• _INSTRUCTION 1_
List every line of the records that contains the word "capture".
• _INSTRUCTION 2_
Write the next part of the blog post about moving back to Scotland, starting right after its final sentence.

-- Begin DOCUMENT SECTION --

Where have I been and what have I done?

 

First of all, hello to all my BL buddies. I know I’ve barely been on the site this year but I have missed you all.

As some of you know I made the decision to move back to Scotland after living in Australia for 15 years. Last year ended up being incredibly stressful and I wasn’t sorry to leave and come back home with my 2 fur babies.

 

December 2017

 

It was great spending Xmas with my family and not worrying that I’d have to leave them and fly off to the other side of the world. The fur babies Tabitha and Suzy were comfortable but cramped in my bedroom but doing well after their long flight. 

 

 

Jan/Feb/Mar

 

Once the festive season was over it was time to sort out:

 

*nursing registration

*get a job

*buy a car (was going stir crazy without wheels)

*find a house to buy

 

The nursing registration was a fiasco and didn’t get sorted until nearly April. I started having a look for jobs but without my registration I wasn’t going to get very far and to be honest it was nice taking some time off work to get settled.

I found a house I loved even though there were problems with the exiting owners, I am really happy with what I bought and hope to be here for many years.

 

 

 

April/May/June

 

Registration finally came through and I got a job as a treatment room nurse in a prison. So different to the type of nursing I’ve done before and whilst I’ve settled in and been working there for 5 months now I’m not sure if this is what I see myself doing long term. One thing I really dislike is the shift hours. I end up feeling too knackered to do anything, The whole point of me coming back to Scotland was so that I could be with my family more and reduce my work hours and have a better life/work balance. All I can say to that is that its not happening, next year I'll have to relook at what I want to do and make some changes.

-- End DOCUMENT SECTION --
-- Begin RECORDS PROVIDED --

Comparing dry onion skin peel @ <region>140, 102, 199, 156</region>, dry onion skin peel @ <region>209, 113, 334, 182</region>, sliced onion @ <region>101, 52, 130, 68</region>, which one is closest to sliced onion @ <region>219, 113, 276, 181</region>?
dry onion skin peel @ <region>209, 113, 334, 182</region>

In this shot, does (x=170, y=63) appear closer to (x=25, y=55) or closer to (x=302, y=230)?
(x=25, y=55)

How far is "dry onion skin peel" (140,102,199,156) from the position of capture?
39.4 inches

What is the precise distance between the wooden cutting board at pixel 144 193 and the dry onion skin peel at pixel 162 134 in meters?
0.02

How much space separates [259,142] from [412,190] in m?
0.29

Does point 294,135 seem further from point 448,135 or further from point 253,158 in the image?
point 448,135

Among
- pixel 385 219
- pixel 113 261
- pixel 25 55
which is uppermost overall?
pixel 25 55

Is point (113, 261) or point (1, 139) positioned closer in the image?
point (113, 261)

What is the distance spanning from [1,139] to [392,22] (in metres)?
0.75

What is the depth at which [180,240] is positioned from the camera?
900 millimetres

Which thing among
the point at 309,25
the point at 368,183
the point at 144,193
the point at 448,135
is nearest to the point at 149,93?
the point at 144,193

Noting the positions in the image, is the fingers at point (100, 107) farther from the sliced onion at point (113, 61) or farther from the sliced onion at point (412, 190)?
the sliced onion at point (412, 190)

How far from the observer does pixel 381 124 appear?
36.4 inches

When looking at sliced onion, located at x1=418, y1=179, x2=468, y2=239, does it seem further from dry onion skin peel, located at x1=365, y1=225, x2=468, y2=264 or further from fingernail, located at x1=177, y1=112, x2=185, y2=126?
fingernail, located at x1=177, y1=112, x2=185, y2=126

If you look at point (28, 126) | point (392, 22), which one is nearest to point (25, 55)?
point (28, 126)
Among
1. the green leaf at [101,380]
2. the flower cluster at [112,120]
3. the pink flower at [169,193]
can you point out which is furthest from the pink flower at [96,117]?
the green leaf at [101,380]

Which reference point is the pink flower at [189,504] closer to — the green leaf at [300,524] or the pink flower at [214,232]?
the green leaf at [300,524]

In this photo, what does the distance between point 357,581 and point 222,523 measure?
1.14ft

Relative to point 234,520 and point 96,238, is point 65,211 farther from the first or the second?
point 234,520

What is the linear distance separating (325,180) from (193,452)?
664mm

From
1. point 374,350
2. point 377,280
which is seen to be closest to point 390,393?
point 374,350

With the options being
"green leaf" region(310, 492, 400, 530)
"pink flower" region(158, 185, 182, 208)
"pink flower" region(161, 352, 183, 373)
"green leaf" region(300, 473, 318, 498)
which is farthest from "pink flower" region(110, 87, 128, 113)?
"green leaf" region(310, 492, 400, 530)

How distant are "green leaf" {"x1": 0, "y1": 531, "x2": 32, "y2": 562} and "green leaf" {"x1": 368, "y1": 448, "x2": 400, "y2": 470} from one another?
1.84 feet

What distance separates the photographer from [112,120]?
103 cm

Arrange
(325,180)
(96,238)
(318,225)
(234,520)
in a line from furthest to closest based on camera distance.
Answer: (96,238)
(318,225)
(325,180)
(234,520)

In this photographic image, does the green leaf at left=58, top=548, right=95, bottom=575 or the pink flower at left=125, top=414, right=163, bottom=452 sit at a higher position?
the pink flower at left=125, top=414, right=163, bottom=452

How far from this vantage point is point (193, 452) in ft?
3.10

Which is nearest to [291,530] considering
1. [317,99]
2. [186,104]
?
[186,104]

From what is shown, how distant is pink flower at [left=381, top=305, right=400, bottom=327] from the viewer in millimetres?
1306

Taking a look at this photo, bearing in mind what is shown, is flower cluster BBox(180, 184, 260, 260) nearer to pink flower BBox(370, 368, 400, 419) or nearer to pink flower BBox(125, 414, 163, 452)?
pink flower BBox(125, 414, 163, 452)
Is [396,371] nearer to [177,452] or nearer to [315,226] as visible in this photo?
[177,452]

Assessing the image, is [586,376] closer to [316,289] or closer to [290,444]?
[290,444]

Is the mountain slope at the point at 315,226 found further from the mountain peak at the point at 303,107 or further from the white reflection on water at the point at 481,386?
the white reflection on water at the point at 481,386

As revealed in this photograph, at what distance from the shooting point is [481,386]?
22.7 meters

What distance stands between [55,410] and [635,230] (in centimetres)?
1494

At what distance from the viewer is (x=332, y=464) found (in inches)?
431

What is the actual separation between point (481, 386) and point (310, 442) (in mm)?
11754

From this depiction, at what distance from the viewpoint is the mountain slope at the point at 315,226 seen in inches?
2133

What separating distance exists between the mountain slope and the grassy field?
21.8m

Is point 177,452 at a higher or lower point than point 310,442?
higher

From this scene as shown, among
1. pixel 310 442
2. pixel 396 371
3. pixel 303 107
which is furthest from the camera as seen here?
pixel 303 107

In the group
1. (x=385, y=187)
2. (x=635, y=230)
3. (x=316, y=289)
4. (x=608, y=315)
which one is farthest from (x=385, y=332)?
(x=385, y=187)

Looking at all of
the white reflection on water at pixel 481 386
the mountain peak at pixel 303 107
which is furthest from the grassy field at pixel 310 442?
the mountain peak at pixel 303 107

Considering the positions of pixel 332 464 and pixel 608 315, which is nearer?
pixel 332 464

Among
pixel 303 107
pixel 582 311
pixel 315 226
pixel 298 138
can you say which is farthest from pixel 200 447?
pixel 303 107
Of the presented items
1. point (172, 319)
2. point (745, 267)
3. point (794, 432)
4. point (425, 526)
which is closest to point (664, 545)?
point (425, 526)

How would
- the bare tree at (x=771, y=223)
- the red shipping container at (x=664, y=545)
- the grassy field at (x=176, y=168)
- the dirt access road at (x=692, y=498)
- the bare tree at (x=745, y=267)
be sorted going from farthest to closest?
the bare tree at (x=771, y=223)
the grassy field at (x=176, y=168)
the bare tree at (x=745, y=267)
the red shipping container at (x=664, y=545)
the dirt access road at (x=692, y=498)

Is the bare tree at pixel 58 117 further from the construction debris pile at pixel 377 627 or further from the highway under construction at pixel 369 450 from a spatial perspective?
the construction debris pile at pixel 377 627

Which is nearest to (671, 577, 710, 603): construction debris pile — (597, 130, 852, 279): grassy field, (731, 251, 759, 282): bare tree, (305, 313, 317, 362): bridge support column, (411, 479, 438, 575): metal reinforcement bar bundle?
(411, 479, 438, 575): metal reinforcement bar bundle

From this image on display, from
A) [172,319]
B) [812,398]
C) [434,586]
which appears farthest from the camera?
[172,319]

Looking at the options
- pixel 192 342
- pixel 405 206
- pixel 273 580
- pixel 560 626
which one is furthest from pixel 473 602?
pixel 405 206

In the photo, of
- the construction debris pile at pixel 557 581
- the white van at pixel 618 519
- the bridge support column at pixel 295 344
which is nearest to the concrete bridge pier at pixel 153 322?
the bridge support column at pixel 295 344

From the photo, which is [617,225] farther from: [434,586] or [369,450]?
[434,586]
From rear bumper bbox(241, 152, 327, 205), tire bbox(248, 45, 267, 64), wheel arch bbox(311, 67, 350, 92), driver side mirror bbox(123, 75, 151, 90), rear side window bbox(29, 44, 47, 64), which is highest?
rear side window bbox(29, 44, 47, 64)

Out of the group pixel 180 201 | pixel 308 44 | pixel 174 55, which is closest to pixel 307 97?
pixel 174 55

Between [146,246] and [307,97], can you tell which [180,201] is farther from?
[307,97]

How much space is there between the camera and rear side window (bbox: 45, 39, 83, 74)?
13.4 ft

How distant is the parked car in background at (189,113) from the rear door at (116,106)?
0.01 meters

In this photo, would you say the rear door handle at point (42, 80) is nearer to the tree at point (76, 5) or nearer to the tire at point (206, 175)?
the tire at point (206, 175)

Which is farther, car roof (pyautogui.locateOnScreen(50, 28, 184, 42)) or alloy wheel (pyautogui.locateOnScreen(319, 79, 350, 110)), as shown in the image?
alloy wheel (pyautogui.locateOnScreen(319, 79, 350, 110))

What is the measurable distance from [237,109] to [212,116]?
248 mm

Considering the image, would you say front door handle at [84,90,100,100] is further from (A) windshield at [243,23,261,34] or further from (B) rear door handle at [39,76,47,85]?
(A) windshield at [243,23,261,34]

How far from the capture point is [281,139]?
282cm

-- End RECORDS PROVIDED --

• _RIGHT ANSWER 1_
How far is "dry onion skin peel" (140,102,199,156) from the position of capture?
How far from the capture point is [281,139]?

• _RIGHT ANSWER 2_
 

Being back, however, has been a lot more difficult than I imagined. I remember my australian friend telling me that I needed to be prepared for things not being the same when I returned to Scotland. I brushed off her comment saying yeah, yeah, of course things will be different, it’s 15 years after all. I found that so many things had changed and it was different being back for good then just coming home for a few weeks before going back to Oz. It's only hitting me now how much I've missed out on, friends and family whose lives have changed in so many ways and I've missed it all. It's hard to completely regret the time I had overseas but I'm sad at what might have been if I'd come back sooner.

 

July/August/September/October

 

Work wise it's just been the same old, I'm still trying to sort my pay out as even with 26 years experience I'm being paid as a newly qualified nurse. Bloody NHS!!!

A sad day for me in August, on the 16th my beautiful fur baby Tabitha passed away unexpectedly, she was only 10 years old. I'd had her since she was a kitten, she was always the little adventurer and once she got used to her new surroundings she loved being out in the country so I think her last few months were happy and contented.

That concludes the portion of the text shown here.